→ Kutipan Sumber:
Hal ini berlaku bagi para pelaku pendidikan karena memiliki dampak langsung terhadap kualitas belajar siswa.
n)   Lakukan Tindakan Nyata/Contoh Nyata
Manajer harus menjadi ”lead manager”  bukan “boss manager”. Seorang “lead manager” akan berusaha mengkomunikasikan pandangannya, selalu berusaha mengembangkan kerjasama, meluangkan waktu dan tenaga untuk sistem sehingga dengan adanya contoh nyata, pekerja menyadari cara untuk melakukan pekerjaan yang berkualitas.
Perlu kiranya kami cantumkan disini beberapa faktor yang dapat menyebabkan kegagalan TQM. Apabila suatu organisasi menerapkan TQM dengan cara sebagaimana mereka melaksanakan inovasi manajemen lainnya, atau bahkan bila mereka menganggap TQM sebagai obat mujarrab atau alat penyembuh yang cepat, amak usaha tersebut telah gagal semenjak awal. TQM merupakan suatu pendekatan baru dan menyeluruh yang membutuhkan perubahan total atas paradigma manajemen tradisional, komitmen jangka panjang, kesatuan tujuan, dan pelatihan-pelatihan khusus.
Yang Selain karena usaha pelaksanaan yang setengah hati dan harapan-harapan yang tidak realistis, ada pula beberapa kesalahan yang secara umum dilakukan pada saat organisasi memulai inisiatif perbaikan kualitas. Beberapa  kesalahan yang sering dilakukan antara lain:
1)  Delegasi dan kepemimpinan yang tidak baik dari manjemen senior. Pihak manajemenn harus terlibat secara langsung dalam pelaksanaan perbaikan kualitas secara berkesinambungan.

→ Daftar Kegiatan:
**1)** Tentukan apakah setiap pernyataan berikut sesuai dengan kutipan tentang TQM di atas. Jawab ya atau tidak dan sertakan kata-kata penentu dari kutipan tersebut.
(a) Seorang "lead manager" berusaha mengembangkan kerja sama.
(b) TQM dapat diterapkan tanpa mengubah paradigma manajemen tradisional.
(c) TQM membutuhkan komitmen jangka panjang.
**2)** Tuliskan kembali tanpa perubahan bagian kutipan tentang TQM di atas, mulai dari "Yang Selain karena" sampai dengan "kualitas secara berkesinambungan.".

→ Isi Himpunan Data:
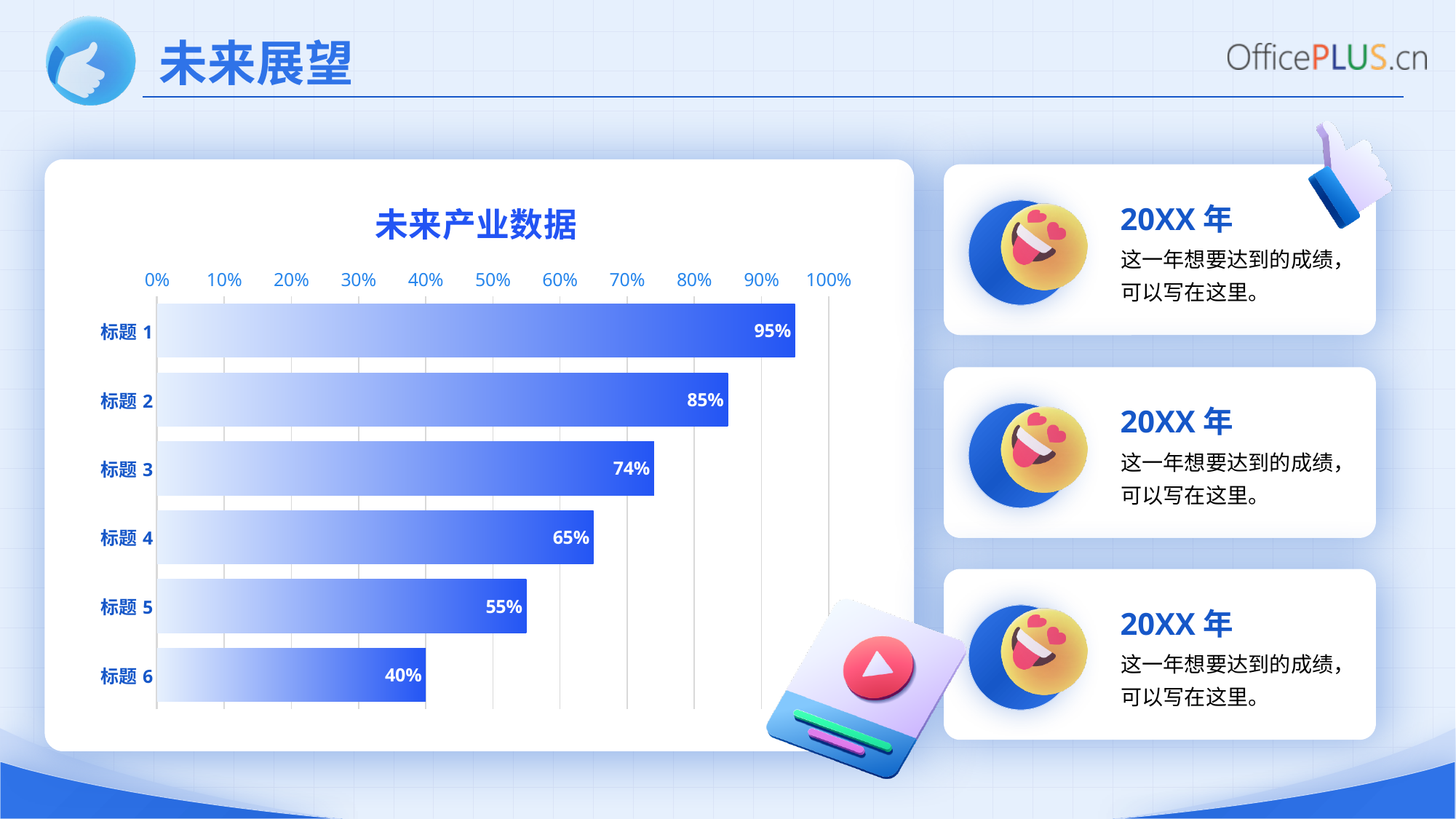
What is the difference between the values for 标题 2 and 标题 3? 11% What is the value for 标题 6? 40% Is the value for 标题 3 greater or less than 70%? greater What is the difference between the values for 标题 1 and 标题 6? 55% What kind of chart is shown on the slide? bar chart How many categories are shown in the chart? 6 Which category has the lowest value? 标题 6 What is the value for 标题 1? 95% Which category has the highest value? 标题 1 What is the title of the chart? 未来产业数据 What is the value for 标题 4? 65% Which is larger, the value for 标题 4 or the value for 标题 5? 标题 4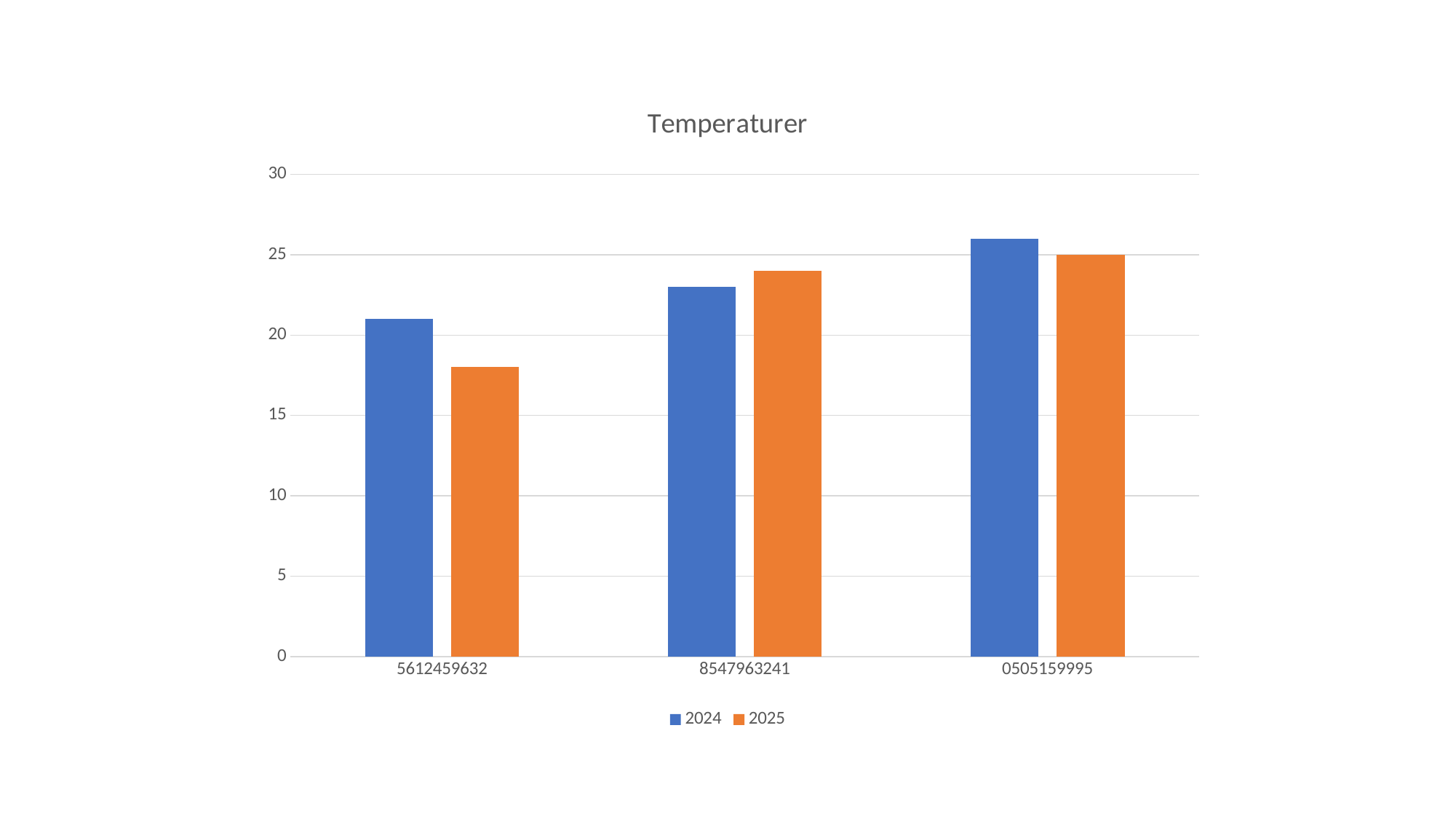
Is the value for 2024 in category 8547963241 greater or less than 25? less How many series does the legend list? 2 In category 5612459632, which series has the larger value, 2024 or 2025? 2024 What is the value for 2025 in category 0505159995? 25 Which category has the highest value for the 2024 series? 0505159995 What kind of chart is shown on the slide? bar chart What is the title of the chart? Temperaturer Do the values for the 2024 series rise or fall from left to right along the x axis? rise How many categories are shown on the x axis? 3 Is the value for 2024 in category 0505159995 greater or less than 25? greater Is the value for 2025 in category 5612459632 greater or less than 20? less Which category has the lowest value for the 2025 series? 5612459632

→ Hasil Latihan:
**1)**
(a) Ya: "selalu berusaha mengembangkan kerjasama"
(b) Tidak: "membutuhkan perubahan total atas paradigma manajemen tradisional"
(c) Ya: "komitmen jangka panjang"

**2)**
Yang Selain karena usaha pelaksanaan yang setengah hati dan harapan-harapan yang tidak realistis, ada pula beberapa kesalahan yang secara umum dilakukan pada saat organisasi memulai inisiatif perbaikan kualitas. Beberapa  kesalahan yang sering dilakukan antara lain:
1)  Delegasi dan kepemimpinan yang tidak baik dari manjemen senior. Pihak manajemenn harus terlibat secara langsung dalam pelaksanaan perbaikan kualitas secara berkesinambungan.